*WHAT YOU WILL DO:*
1) Using the Andy Silvester profile, decide whether each statement below agrees with it, answering yes or no and quoting the words that settle it. (a) The horse chosen for him in the 1995 Derby won at odds of 14/1. (b) He prefers a window seat when flying. (c) He names Brixton Market as his favourite part of London.
2) Extend the Andy Silvester profile beyond its final line, in the same first-person, question-and-answer manner.

*EXCERPT:*

My World - Andy Silvester
The Editor of City AM gives us an insight into his world
By Andy Silvester
July 6 2023
I was born on the edge of south- west London, just as Zone 6 becomes the suburbs. Some friends moved further out. I was only ever moving in.
So much has changed. My hinterland growing up was south London. Now I’m in what The Sunday Times calls the “Hackney borders”.
My earliest memory was the 1995 Derby. My dad put some money on Lammtarra for me – I picked the name. He won by a length at 14/1.
My local team is AFC Wimbledon, home and away. It’s a family thing. I didn’t have a choice.
The first album I bought was The Ego Has Landed by Robbie Williams. I’d love it to have been cool. It’s not. We’ve got a stack of vinyl and a record player at home, but standing up to flip a record over is a faff. Google Home usually wins.
My background has informed what I do. I want London to do well. City AM allows me to tell the positive story of our capital. Other financial newspapers seem to revel in imagined stories of its demise.
My last meal on death row? My girlfriend’s potage bonne femme, a classic French soup. If I’m going away for a while, I want something comforting. Some good bread and butter on the side, too.
The perfect lunch? A long afternoon at Café Cecilia, if I can get a booking. Drink? I struggle to turn down a decent French ‘75.
My favourite part of London is the Oval. It’s my happy place – an oasis of calm in the heart of south London. I love the City, of course. I’ve even created a Square Mile treasure hunt.
I take first time visitors to Brixton Market and St Paul’s.
My biggest extravagance is having a proper shave with a hot towel.
Window or aisle? Aisle. I’d rather be bothered than bother people.
A good holiday has no phone signal.
I relax by reading non-fiction. Putting together a paper doesn’t seem so difficult when you’re reading about Chernobyl.

*Outline labeling records:*
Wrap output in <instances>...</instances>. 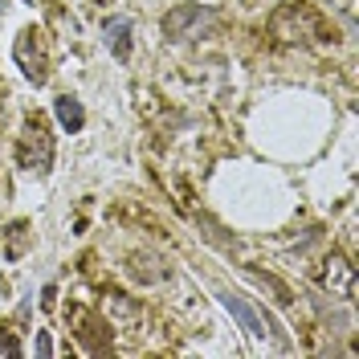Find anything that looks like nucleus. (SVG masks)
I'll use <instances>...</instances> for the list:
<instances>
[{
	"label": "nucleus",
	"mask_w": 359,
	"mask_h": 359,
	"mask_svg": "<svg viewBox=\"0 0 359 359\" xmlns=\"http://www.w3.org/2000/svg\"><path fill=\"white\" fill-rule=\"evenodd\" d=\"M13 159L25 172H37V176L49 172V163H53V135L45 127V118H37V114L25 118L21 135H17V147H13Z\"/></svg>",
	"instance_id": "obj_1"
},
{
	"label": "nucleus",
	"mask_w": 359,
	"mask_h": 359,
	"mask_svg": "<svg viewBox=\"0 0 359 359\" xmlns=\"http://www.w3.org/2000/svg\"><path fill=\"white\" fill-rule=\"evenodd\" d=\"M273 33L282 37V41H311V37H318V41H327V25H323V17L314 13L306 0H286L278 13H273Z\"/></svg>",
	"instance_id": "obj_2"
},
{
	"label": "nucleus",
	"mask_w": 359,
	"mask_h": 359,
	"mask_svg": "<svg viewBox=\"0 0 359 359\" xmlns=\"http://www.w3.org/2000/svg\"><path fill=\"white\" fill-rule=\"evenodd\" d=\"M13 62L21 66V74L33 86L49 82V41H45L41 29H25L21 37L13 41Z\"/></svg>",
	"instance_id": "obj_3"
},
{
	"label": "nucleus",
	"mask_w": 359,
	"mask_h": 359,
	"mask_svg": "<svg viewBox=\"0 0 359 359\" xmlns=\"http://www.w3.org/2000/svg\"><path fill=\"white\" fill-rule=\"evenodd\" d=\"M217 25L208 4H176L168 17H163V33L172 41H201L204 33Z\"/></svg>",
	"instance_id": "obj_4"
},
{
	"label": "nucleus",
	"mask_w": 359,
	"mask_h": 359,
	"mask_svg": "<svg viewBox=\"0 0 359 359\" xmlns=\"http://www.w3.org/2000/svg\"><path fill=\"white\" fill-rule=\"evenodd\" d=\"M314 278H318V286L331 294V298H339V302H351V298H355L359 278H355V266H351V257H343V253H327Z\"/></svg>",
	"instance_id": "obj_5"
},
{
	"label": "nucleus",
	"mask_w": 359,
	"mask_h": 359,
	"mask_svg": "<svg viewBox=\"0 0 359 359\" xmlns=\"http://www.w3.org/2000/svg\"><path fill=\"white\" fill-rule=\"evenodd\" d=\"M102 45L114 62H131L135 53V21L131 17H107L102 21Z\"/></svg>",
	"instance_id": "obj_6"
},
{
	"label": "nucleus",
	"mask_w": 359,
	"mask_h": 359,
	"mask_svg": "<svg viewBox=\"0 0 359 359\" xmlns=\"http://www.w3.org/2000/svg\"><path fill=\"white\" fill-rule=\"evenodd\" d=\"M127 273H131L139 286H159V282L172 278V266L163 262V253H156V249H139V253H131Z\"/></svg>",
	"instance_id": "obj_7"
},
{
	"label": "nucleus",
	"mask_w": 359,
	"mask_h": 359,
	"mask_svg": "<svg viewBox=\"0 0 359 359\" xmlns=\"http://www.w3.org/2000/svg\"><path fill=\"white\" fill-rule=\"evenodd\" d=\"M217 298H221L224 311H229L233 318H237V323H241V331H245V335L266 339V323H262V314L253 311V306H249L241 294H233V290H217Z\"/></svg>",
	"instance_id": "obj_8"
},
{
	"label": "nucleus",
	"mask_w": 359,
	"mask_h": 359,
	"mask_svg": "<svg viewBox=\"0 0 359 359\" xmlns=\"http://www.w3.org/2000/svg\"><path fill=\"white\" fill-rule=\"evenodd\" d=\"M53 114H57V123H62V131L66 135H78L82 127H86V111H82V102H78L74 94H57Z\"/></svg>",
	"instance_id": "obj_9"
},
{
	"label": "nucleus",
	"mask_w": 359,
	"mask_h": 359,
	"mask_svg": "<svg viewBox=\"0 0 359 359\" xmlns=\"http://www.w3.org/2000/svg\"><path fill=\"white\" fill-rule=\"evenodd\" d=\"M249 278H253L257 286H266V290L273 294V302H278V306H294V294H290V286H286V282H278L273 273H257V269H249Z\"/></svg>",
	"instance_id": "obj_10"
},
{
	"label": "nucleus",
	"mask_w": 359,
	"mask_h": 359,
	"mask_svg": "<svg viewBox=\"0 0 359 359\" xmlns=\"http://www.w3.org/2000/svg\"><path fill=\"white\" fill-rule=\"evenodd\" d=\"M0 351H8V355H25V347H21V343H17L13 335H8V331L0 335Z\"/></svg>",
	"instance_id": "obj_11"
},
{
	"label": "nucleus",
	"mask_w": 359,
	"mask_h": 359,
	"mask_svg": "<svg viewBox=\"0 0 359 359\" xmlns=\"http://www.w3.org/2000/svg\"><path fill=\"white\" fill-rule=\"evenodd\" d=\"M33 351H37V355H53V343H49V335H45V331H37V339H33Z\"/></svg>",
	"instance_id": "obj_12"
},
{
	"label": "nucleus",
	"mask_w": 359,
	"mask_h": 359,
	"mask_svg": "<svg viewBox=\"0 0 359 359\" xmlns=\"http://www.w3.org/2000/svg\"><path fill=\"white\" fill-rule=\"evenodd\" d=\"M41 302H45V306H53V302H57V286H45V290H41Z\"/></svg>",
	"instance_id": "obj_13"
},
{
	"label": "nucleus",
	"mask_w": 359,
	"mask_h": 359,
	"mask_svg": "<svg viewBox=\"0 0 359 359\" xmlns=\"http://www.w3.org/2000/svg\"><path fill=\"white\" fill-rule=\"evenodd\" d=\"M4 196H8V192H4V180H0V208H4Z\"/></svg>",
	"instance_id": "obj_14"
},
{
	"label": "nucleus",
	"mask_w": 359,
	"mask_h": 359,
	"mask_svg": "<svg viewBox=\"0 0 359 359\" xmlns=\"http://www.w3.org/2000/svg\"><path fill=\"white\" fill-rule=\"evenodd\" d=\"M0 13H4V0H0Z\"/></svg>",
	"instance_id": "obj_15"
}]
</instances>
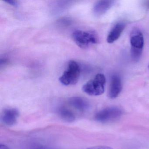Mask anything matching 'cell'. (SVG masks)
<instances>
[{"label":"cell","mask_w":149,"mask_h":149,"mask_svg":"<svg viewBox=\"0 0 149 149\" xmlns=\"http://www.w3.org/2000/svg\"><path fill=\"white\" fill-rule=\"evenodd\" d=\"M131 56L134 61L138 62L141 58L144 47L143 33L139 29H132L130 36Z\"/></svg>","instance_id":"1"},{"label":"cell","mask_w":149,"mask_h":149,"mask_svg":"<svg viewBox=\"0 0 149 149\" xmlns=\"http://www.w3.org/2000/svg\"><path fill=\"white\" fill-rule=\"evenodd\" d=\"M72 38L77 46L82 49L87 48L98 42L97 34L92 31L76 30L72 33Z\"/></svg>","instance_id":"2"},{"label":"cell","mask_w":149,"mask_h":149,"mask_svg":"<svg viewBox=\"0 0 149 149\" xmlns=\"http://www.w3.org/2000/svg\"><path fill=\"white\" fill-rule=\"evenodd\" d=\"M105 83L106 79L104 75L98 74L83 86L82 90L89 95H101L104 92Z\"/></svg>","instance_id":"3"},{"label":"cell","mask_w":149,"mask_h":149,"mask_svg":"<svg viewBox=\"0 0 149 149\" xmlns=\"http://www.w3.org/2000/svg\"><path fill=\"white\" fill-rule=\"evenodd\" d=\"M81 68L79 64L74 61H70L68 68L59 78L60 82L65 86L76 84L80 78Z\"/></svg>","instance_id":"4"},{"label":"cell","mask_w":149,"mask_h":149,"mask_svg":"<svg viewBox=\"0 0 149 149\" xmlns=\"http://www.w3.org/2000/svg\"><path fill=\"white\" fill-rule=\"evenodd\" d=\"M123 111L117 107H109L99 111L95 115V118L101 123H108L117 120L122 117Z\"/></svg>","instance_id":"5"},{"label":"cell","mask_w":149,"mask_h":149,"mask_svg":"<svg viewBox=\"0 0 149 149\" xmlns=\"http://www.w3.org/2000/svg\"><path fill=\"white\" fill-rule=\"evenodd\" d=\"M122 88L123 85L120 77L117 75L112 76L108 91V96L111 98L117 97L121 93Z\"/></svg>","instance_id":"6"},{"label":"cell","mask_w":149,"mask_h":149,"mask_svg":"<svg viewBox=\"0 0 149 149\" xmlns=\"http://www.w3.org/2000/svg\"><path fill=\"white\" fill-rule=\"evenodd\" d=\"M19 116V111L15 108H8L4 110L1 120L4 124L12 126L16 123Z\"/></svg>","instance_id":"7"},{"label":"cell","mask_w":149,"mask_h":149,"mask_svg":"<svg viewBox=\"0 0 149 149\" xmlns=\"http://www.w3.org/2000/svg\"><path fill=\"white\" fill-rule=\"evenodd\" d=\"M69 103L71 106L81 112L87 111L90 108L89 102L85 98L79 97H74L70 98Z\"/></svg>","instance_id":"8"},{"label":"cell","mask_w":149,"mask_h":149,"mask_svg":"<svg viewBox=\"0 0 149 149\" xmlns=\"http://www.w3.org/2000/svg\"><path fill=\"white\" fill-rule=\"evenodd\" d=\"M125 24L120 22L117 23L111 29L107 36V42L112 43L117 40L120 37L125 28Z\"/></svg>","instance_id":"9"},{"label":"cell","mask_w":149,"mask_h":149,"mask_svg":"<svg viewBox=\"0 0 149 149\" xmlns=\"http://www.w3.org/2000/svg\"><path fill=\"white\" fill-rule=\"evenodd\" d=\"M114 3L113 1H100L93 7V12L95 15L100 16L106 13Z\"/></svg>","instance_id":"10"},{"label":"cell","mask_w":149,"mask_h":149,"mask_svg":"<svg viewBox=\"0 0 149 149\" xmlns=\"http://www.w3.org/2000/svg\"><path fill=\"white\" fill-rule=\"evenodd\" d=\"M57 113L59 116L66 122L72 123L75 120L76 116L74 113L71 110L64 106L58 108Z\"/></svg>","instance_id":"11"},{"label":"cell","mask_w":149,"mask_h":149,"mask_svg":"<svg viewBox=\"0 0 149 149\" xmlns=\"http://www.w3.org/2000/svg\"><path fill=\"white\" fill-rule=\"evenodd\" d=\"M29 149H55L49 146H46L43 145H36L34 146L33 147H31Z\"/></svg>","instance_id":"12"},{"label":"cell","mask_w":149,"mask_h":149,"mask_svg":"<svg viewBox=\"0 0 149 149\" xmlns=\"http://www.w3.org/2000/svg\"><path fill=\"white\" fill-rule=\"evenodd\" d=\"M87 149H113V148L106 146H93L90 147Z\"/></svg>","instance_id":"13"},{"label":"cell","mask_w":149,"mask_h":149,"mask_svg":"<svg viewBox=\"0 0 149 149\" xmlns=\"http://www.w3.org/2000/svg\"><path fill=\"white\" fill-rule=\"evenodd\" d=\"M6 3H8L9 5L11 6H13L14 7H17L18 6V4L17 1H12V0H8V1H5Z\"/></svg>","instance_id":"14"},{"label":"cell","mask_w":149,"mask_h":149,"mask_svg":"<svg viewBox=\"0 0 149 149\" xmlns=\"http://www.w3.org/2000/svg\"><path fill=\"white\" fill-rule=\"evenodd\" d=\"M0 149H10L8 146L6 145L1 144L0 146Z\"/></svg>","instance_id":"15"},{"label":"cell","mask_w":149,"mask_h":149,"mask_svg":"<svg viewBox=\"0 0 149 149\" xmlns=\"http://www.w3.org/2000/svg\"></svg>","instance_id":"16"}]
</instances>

*ANSWERS PER TASK:*
1)
(a) Yes: "He won by a length at 14/1."
(b) No: "Window or aisle? Aisle. I’d rather be bothered than bother people."
(c) No: "My favourite part of London is the Oval."

2)
Dog or cat? I grew up with a Westie, McTavish. Now there are two cats in my life: Radish and Cabbage.
The most important quality in a person is not being judgmental.
AI will be challenging. It took New York City 30 years to go from hosting a car show to installing traffic lights. We’ll need to think a little more quickly than that this time, but I’m optimistic about it.
Politicians are underpaid. We should halve the number of MPs and double their pay.
My most contentious opinion is probably that London becoming more prosperous is good for the rest of the UK, but that’s not a popular view these days.
My favourite London view is sitting outside Café Bohème on Old Compton Street in Soho, watching the world go by. That or the room at the National Gallery with the pair of Monets facing a pair of Turners. I could sit there all day.
If I were mayor for a day I would introduce free entry to our heritage sites for Londoners; I’d whack a small City tax on 4- and 5-star hotel rooms; I’d abolish the Met and start again; and I’d close some roads in the evening so restaurants can spill out onto the street.
I could live in Mexico City or possibly New Orleans, but nowhere competes with London.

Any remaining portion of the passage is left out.